### TEXT PASSAGE
So……. What did I enjoy this year? Well let me start with the fact that there was a great (and large) presence from the featured country -France! And I will admit I didn’t really make it out of France except for a swing by Croatia on the way out (I love seeking out some new wines that I don’t usually have the opportunity to taste or find easily here).
Here is a list of some of the highlights for me this year:
Gratien & Meyer Crémant de Loire – great value and delicious, they have a brut and rosé and both were great value sparkling.
Mulonnière Chenin Blanc – this Chenin from Loire was everything I was hoping for and more, fresh fruity with enough complexity to keep me interested.
Jardin de Roses, Languedoc – this blend of Syrah and Grenache was the perfect balance of fresh berries and floral aromas that I love in a rosé and for about $21 a definite must try.

### DATA SEGMENT
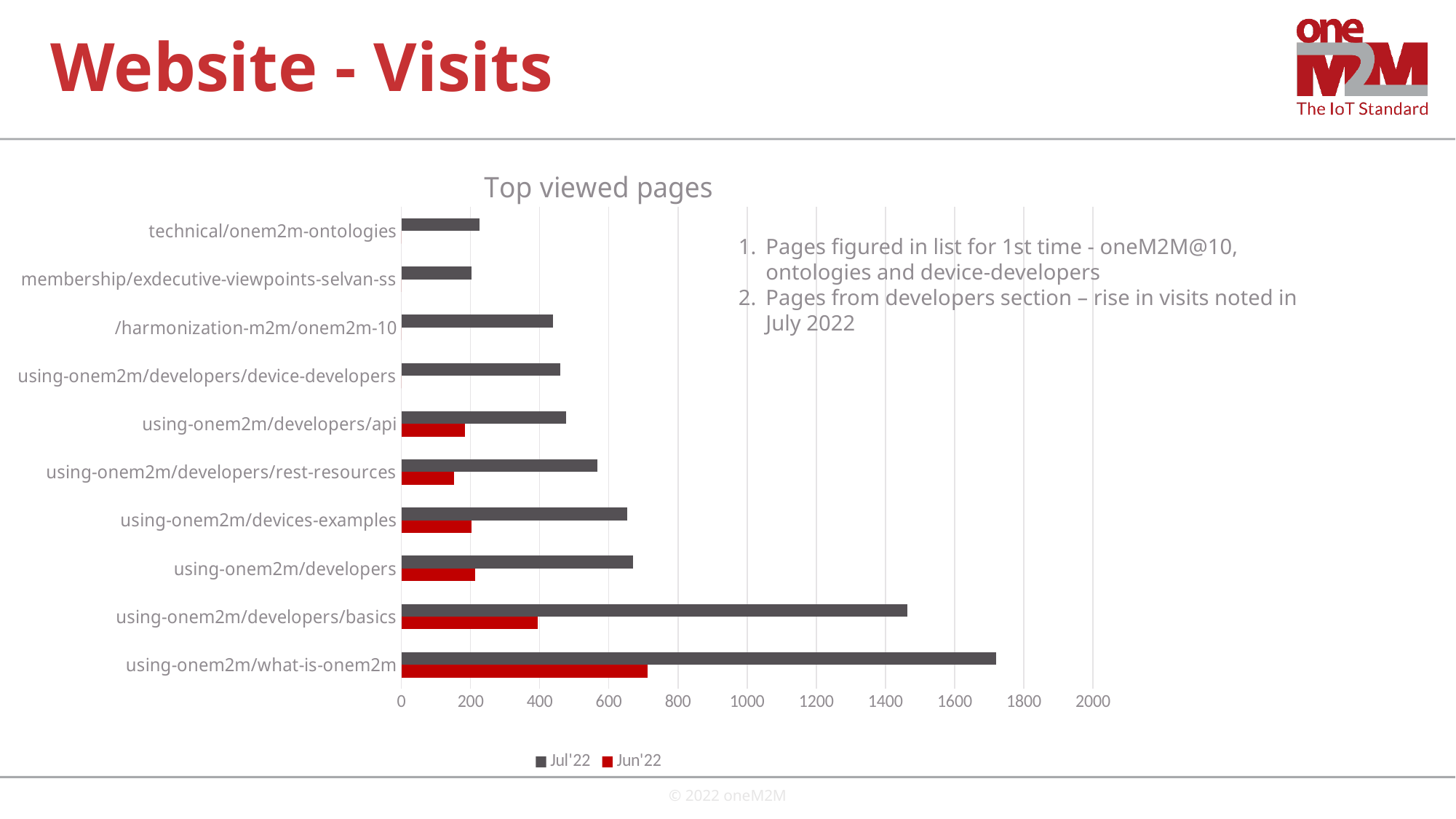
Which is larger: the Jul'22 value for using-onem2m/developers/basics or the Jul'22 value for using-onem2m/developers? using-onem2m/developers/basics What kind of chart is shown on the slide? bar chart How many series does the chart's legend list? 2 Is the Jul'22 value for using-onem2m/developers/rest-resources greater or less than 600? less How many pages (categories) are plotted in the chart? 10 Which page has the highest Jul'22 value? using-onem2m/what-is-onem2m Is the Jun'22 value for using-onem2m/what-is-onem2m greater or less than 600? greater Which series is shown in red in the chart? Jun'22 What is the title of the chart? Top viewed pages Which page has the highest Jun'22 value? using-onem2m/what-is-onem2m Is the Jul'22 value for using-onem2m/what-is-onem2m greater or less than 1600? greater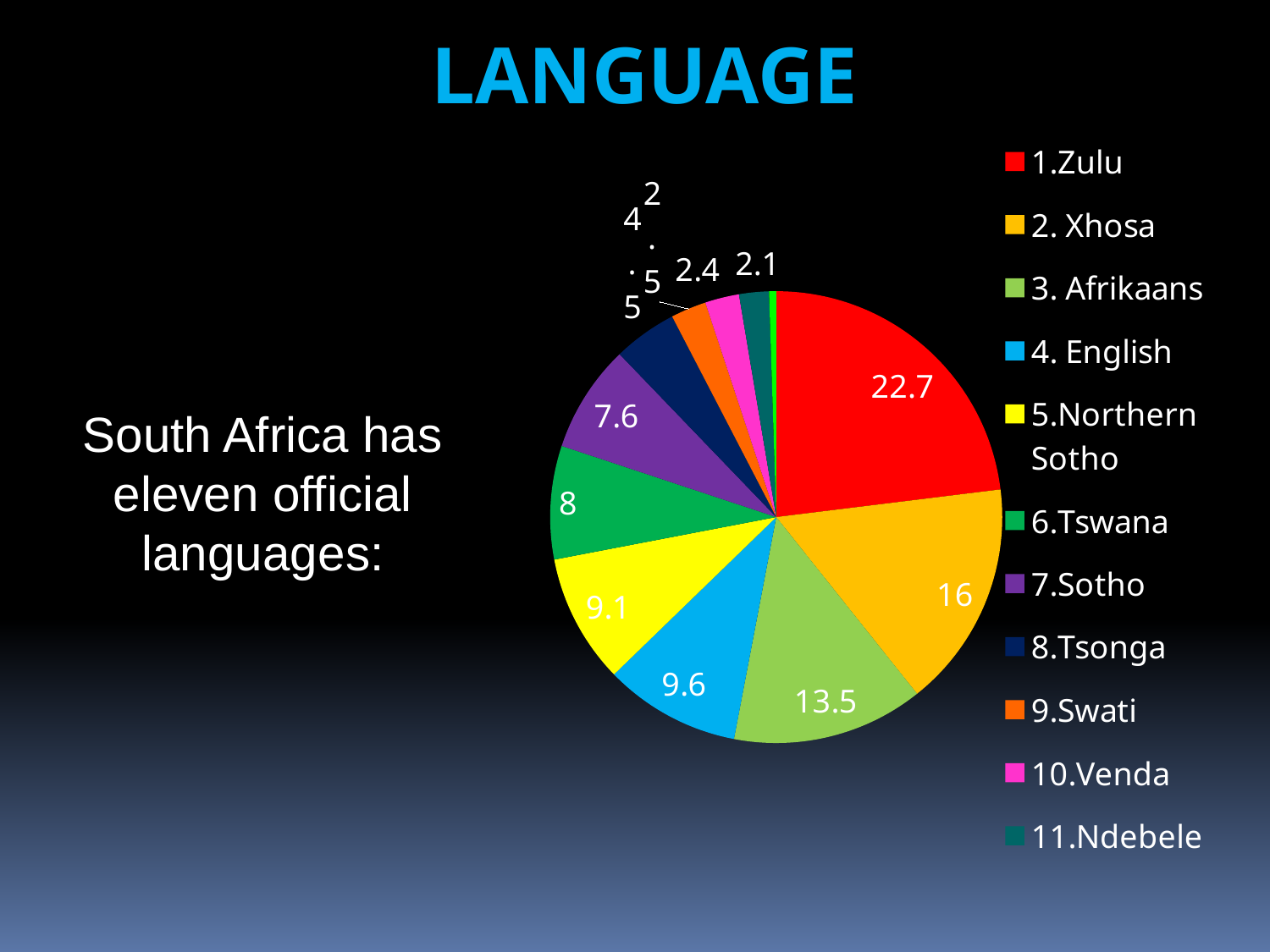
How many entries does the legend of the pie chart list? 11 What value is shown for 7.Sotho in the pie chart? 7.6 What value is shown for 1.Zulu in the pie chart? 22.7 What value is shown for 6.Tswana in the pie chart? 8 Which has the larger value, 4. English or 5.Northern Sotho? 4. English What value is shown for 5.Northern Sotho in the pie chart? 9.1 Which language has the largest slice in the pie chart? 1.Zulu What value is shown for 2. Xhosa in the pie chart? 16 What type of chart is shown on the slide? pie chart What value is shown for 3. Afrikaans in the pie chart? 13.5 What is the difference between the values for 1.Zulu and 2. Xhosa? 6.7 What value is shown for 4. English in the pie chart? 9.6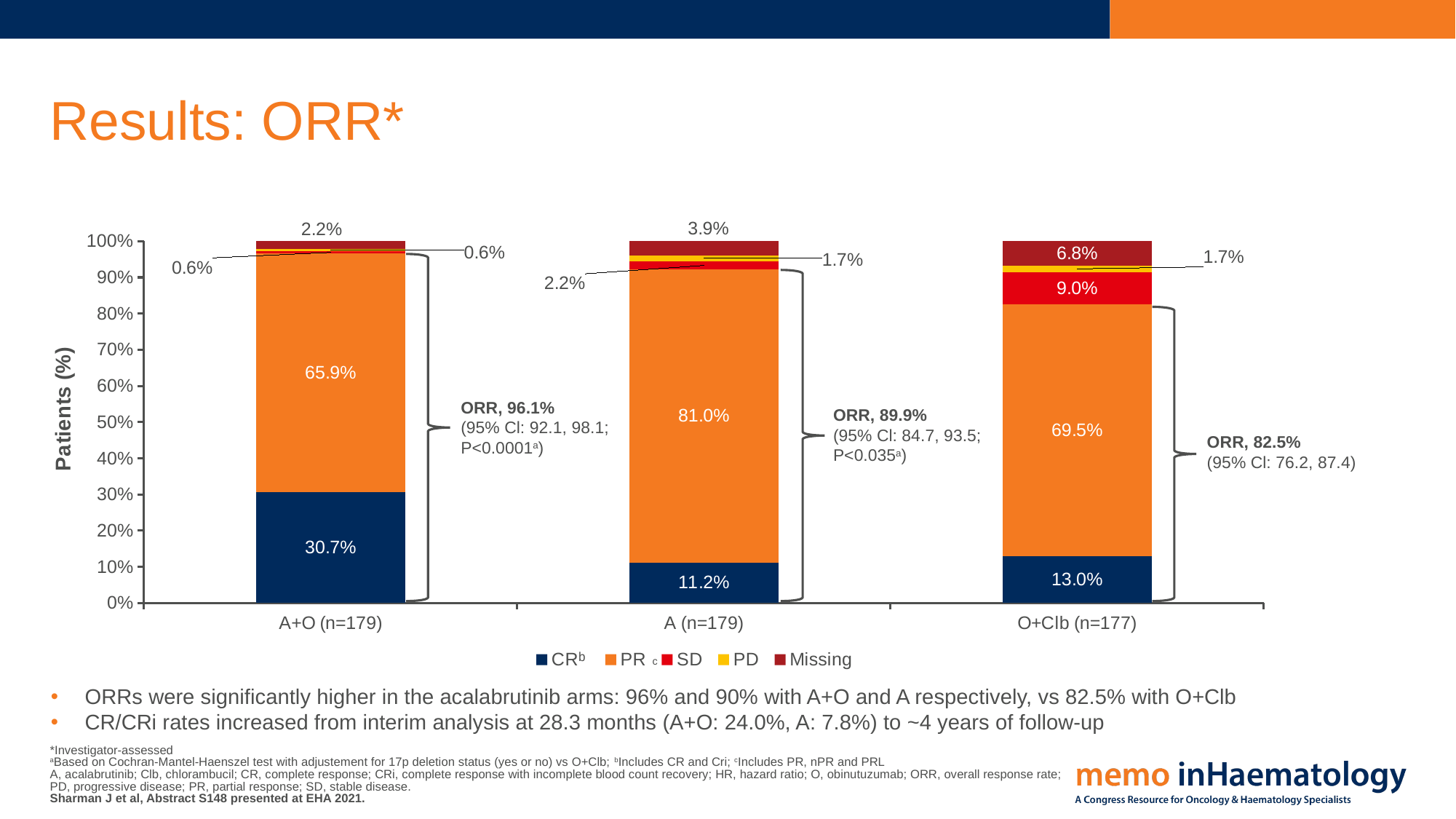
What kind of chart is shown on the slide? Stacked bar chart What is the Missing value for O+Clb (n=177)? 6.8% Which arm has the larger SD value, A (n=179) or O+Clb (n=177)? O+Clb (n=177) Which treatment arm has the lowest CR value? A (n=179) How much higher is the PR value for A (n=179) than for A+O (n=179)? 15.1% What is the CR value for A+O (n=179)? 30.7% What is the PR value for A (n=179)? 81.0% What is the difference between the CR value for A+O (n=179) and the CR value for O+Clb (n=177)? 17.7% What is the SD value for O+Clb (n=177)? 9.0% Which treatment arm has the highest CR value? A+O (n=179) How many series does the legend list? 5 How many treatment arms are shown on the x axis? 3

### DIRECTIONS FOR THIS TASK
Repeat word for word the part of the wine-tasting passage above that begins at "Here is a list" and stops after "definite must try.".

### WRITTEN SOLUTION
Here is a list of some of the highlights for me this year:
Gratien & Meyer Crémant de Loire – great value and delicious, they have a brut and rosé and both were great value sparkling.
Mulonnière Chenin Blanc – this Chenin from Loire was everything I was hoping for and more, fresh fruity with enough complexity to keep me interested.
Jardin de Roses, Languedoc – this blend of Syrah and Grenache was the perfect balance of fresh berries and floral aromas that I love in a rosé and for about $21 a definite must try.